(no subject)

Jul 30, 2009 04:52

PULP

I am the suffering artist, but in this divine moment, soaked to the skin with rain and sweating inspiration, I am not suffering.
I am a work in progress, and in this outlandish moment, I am progressing.
I am idea, and animate;
I am object, and I have a soul, and I think symbolically, and I am self aware,
I am an object--
I am the object--
The object of your affection, of your brother's dismay, father's horror; I am the muse; I am my own muse,
I am my own music;
And I belong to an art that I just can't seem to grow out of.

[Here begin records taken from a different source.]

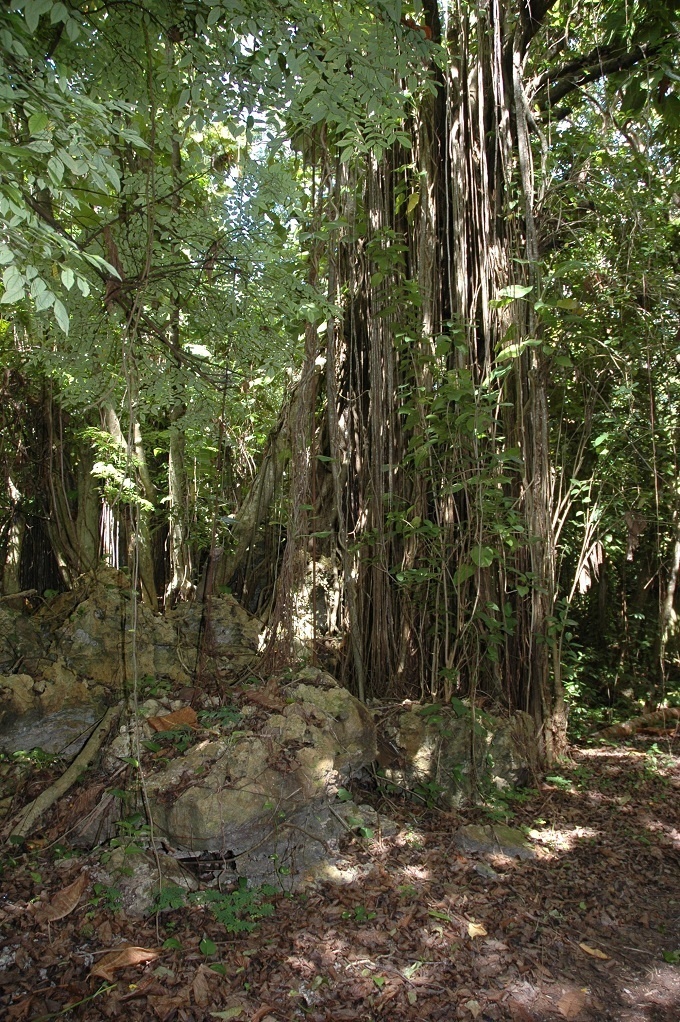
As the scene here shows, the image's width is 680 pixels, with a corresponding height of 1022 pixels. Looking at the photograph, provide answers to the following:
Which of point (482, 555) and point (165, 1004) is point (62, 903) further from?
point (482, 555)

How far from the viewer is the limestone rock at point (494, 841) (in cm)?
338

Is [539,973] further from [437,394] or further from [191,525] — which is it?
[191,525]

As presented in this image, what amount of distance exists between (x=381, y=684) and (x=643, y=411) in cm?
285

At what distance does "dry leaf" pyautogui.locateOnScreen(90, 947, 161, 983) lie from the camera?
2283 mm

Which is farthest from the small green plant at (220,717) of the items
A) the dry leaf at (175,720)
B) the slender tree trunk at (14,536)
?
the slender tree trunk at (14,536)

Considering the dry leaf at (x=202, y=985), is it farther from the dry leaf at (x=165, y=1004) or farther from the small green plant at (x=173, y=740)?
the small green plant at (x=173, y=740)

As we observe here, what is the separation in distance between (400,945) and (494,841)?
100 centimetres

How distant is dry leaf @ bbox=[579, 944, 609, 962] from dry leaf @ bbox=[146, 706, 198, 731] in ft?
6.72

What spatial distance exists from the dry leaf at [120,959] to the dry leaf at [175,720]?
1218mm

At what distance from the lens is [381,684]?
436 cm

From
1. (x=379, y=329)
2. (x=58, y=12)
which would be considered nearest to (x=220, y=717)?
(x=379, y=329)

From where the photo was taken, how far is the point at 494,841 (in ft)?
11.3

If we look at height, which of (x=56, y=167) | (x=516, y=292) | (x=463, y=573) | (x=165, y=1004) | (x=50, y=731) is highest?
(x=516, y=292)

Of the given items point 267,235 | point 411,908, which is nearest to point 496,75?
point 267,235
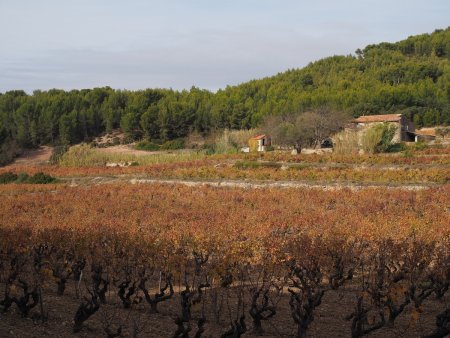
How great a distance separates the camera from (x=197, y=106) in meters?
83.7

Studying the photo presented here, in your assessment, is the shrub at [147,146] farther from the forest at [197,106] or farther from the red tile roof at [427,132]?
the red tile roof at [427,132]

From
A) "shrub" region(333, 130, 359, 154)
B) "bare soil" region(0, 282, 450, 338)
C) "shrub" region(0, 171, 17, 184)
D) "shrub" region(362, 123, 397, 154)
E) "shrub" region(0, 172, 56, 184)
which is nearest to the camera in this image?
"bare soil" region(0, 282, 450, 338)

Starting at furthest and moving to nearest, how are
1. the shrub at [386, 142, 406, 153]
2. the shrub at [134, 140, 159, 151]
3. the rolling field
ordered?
the shrub at [134, 140, 159, 151]
the shrub at [386, 142, 406, 153]
the rolling field

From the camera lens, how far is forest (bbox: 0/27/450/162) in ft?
239

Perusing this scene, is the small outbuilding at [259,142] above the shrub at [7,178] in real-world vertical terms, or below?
above

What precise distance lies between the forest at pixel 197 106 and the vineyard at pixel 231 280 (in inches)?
2160

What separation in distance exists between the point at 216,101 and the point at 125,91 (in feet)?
62.1

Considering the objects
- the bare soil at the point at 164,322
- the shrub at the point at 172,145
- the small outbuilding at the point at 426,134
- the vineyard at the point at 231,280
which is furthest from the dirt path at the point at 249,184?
the shrub at the point at 172,145

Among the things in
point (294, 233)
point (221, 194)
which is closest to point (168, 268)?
point (294, 233)

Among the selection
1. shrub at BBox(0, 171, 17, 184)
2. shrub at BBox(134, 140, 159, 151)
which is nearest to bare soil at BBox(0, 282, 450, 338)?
shrub at BBox(0, 171, 17, 184)

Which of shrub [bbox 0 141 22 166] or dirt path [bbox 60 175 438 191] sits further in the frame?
shrub [bbox 0 141 22 166]

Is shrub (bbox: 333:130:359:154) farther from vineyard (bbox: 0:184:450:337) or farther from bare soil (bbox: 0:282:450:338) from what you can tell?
bare soil (bbox: 0:282:450:338)

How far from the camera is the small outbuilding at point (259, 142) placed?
58.0 metres

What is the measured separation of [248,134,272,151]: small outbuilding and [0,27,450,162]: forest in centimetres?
728
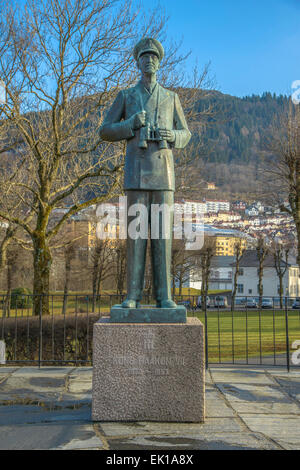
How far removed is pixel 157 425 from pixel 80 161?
39.5ft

The face looks youthful, the sensibilities are as sensitive as a child's,
But there is a hard shell, a barrier, a fresh piece of leather between the skin and the pulp...
And the pulp is old; the pulp is ancient.

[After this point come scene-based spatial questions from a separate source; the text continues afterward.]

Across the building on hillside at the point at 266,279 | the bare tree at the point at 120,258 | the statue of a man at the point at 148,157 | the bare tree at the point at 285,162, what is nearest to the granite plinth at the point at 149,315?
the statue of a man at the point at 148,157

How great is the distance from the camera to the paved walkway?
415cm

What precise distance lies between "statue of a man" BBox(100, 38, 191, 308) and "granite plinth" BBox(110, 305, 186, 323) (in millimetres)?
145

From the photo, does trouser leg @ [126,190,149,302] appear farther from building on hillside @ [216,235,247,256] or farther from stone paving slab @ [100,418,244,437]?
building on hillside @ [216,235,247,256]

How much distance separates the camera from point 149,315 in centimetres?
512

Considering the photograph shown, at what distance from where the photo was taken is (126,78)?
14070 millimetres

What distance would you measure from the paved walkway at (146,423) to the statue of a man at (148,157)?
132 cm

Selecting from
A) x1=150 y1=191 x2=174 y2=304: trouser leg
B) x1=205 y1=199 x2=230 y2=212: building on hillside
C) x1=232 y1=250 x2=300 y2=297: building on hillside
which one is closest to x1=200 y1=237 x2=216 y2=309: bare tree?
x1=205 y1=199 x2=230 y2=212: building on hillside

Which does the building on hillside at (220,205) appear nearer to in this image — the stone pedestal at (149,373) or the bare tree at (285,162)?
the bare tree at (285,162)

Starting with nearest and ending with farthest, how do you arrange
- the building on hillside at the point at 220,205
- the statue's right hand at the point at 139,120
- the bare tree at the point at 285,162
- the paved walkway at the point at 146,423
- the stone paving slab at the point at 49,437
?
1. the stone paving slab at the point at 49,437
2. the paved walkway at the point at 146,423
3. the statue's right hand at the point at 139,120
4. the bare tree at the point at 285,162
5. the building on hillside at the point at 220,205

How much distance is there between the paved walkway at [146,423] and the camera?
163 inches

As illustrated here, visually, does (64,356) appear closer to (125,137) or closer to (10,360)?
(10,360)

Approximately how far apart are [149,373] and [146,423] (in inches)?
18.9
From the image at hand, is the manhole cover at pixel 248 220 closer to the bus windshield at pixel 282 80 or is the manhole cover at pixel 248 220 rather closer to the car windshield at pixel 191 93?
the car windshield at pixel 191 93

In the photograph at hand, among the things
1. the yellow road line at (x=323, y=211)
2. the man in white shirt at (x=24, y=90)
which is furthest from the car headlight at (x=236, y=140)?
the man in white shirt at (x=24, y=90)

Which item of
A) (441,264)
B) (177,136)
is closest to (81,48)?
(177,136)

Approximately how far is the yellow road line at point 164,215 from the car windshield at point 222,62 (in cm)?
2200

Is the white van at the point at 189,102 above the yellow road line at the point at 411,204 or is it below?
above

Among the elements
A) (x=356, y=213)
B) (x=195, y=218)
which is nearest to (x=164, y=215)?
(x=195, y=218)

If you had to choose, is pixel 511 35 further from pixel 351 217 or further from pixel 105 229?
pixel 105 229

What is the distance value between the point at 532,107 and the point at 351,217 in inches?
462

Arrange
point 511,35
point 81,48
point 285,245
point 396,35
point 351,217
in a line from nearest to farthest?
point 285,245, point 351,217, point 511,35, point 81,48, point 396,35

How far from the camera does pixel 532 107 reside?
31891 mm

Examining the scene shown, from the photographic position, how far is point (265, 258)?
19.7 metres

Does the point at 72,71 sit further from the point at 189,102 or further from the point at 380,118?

My core was made in the time of Abraham, and while he bowed to God, I got my kicks at the bar, sharing a drink with some future Jew.
My pulp survived the time of Christ, before it was shipped off the Europe, years later, and eventually dispersed in the "New" world. Where it didn't feel so new.

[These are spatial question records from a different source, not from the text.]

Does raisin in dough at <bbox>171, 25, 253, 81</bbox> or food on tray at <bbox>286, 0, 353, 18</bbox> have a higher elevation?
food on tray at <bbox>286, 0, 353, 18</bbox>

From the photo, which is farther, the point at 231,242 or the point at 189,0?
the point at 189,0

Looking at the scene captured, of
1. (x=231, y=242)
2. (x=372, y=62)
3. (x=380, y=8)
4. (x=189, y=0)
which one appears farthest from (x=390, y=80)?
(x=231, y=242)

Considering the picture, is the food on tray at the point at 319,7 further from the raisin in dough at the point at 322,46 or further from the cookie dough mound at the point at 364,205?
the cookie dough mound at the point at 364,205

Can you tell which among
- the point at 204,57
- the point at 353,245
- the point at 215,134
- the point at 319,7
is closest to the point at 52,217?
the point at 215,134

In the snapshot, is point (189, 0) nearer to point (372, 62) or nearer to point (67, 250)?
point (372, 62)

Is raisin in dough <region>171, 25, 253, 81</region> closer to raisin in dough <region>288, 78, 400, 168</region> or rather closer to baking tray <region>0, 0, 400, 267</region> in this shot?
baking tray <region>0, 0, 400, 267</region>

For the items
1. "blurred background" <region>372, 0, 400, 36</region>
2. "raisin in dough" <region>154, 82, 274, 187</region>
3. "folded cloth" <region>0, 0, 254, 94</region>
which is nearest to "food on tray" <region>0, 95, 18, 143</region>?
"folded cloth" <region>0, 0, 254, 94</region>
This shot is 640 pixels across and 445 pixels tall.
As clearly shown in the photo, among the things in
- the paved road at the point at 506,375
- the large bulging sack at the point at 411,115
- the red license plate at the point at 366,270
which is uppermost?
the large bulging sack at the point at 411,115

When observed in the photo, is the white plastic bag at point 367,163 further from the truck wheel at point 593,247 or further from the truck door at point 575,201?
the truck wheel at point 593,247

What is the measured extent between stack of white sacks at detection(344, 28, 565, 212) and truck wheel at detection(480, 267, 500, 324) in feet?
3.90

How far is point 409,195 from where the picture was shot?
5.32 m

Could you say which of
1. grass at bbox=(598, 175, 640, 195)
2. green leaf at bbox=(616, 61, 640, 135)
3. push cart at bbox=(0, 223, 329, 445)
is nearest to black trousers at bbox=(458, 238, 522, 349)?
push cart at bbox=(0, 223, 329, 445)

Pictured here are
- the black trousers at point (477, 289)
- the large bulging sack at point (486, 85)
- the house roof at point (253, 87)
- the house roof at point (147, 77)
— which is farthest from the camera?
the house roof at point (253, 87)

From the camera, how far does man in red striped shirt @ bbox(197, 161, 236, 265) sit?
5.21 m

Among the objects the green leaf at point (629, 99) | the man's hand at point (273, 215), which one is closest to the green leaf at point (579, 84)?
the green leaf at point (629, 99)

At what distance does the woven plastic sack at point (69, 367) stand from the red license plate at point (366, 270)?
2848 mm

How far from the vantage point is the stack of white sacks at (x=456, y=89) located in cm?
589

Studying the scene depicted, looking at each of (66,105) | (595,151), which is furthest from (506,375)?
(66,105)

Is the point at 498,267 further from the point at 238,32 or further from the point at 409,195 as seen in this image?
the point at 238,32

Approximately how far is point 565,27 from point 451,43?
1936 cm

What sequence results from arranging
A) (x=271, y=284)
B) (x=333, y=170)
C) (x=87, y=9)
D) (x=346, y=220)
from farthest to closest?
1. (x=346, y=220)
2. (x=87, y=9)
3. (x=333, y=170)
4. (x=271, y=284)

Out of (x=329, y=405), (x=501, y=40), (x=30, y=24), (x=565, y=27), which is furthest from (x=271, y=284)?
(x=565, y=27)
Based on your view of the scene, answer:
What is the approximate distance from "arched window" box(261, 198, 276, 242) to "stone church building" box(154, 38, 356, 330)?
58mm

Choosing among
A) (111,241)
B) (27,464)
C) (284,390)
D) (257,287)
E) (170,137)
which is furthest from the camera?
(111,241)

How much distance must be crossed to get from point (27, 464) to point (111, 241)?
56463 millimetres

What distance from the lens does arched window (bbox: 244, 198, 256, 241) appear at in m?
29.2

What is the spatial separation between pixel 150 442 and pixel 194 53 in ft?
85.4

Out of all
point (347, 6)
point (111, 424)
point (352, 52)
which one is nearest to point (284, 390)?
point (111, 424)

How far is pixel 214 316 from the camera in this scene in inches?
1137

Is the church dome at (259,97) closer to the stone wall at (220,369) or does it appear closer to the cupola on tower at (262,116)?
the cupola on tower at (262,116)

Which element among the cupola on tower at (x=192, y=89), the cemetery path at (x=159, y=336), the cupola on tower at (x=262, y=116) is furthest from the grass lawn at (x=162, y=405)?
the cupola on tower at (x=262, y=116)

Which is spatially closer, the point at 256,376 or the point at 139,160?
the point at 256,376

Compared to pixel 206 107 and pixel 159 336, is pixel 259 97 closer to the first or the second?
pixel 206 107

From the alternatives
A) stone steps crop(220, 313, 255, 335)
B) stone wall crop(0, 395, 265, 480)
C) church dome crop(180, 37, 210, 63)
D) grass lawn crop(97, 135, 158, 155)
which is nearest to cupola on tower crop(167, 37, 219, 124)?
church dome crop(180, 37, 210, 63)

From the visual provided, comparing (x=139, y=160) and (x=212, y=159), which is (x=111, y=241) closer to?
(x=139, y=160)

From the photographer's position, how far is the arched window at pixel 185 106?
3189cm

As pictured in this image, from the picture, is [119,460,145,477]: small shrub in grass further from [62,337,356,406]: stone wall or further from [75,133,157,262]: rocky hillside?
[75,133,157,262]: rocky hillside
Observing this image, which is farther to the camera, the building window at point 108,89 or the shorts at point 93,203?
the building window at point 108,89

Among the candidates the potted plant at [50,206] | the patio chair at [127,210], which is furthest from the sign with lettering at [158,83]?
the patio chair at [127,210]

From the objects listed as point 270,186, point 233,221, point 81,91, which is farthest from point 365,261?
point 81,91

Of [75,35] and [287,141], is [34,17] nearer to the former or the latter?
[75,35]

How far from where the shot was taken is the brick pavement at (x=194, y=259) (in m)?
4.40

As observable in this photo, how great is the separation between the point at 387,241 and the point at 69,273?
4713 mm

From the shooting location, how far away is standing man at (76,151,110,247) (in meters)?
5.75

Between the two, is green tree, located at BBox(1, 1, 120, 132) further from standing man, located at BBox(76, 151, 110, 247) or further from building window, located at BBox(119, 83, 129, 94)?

I was crucified beside Christ, and was equally as imaginary...
I rode the train to hell with Jesus and begged him to stay for a drink. "No," He told me, "I can't. My dad will kill me." And with a quick upward glance, he was gone.
I conquered the new world and dispersed its native peace in Jesus' name--
(Yes, even after he refused to drink with me.)
I was the conquered, the love child of culture clash, the hate child of the ludicrous belief in "inferior" races--
The white man thrives, but he does not want to share his grain--
His cattle are better fed than his brothers.
Why? Because he wouldn't eat his brother. Would he?
He would not hunt his brother. He would not bite into his brother's neck, and tear at the fresh kill in order to sustain himself; he would not feed on his fresh brother--
But he would pay pennies to a hunter for his brother's hide, a butcher for his brother's meat, a cook to prepare it, a maid to set the table.
Upon reception of the main course, he questions, "What is this? This is delicious!"
"Ton Frere," the chef tells him, through chain of command. The diner nods as he chews, and spits out the words "Tun frayer. Hm. Sounds kind of exotic."
"Delicious." "Superb."
And not even the chef realizes what he's done.
"I'd eat tun frayer every day."
And he does.
The world of humans is filled with toil, with or without the machine--
But death by the machine seems somehow more horrifying.
The hunter has become soulless, the hunter has become an unknowing cog in the machine;
The hunt has become numbers and illusions, words, symbols,
This hunt will reap the meats of greed for something far more sinister than sustenance. Man will bite into his brother's spirit, and gnaw at his neck--but only in his dreams, for his dead days are much more mechanical...
"Fire me."
Don't fire me--
Set me on fire.
Train me. And put me on your train. I hear it stops in hell.
To be honest, I was waiting for a phone call from God's son--
He said he'd meet me at the downtown bar.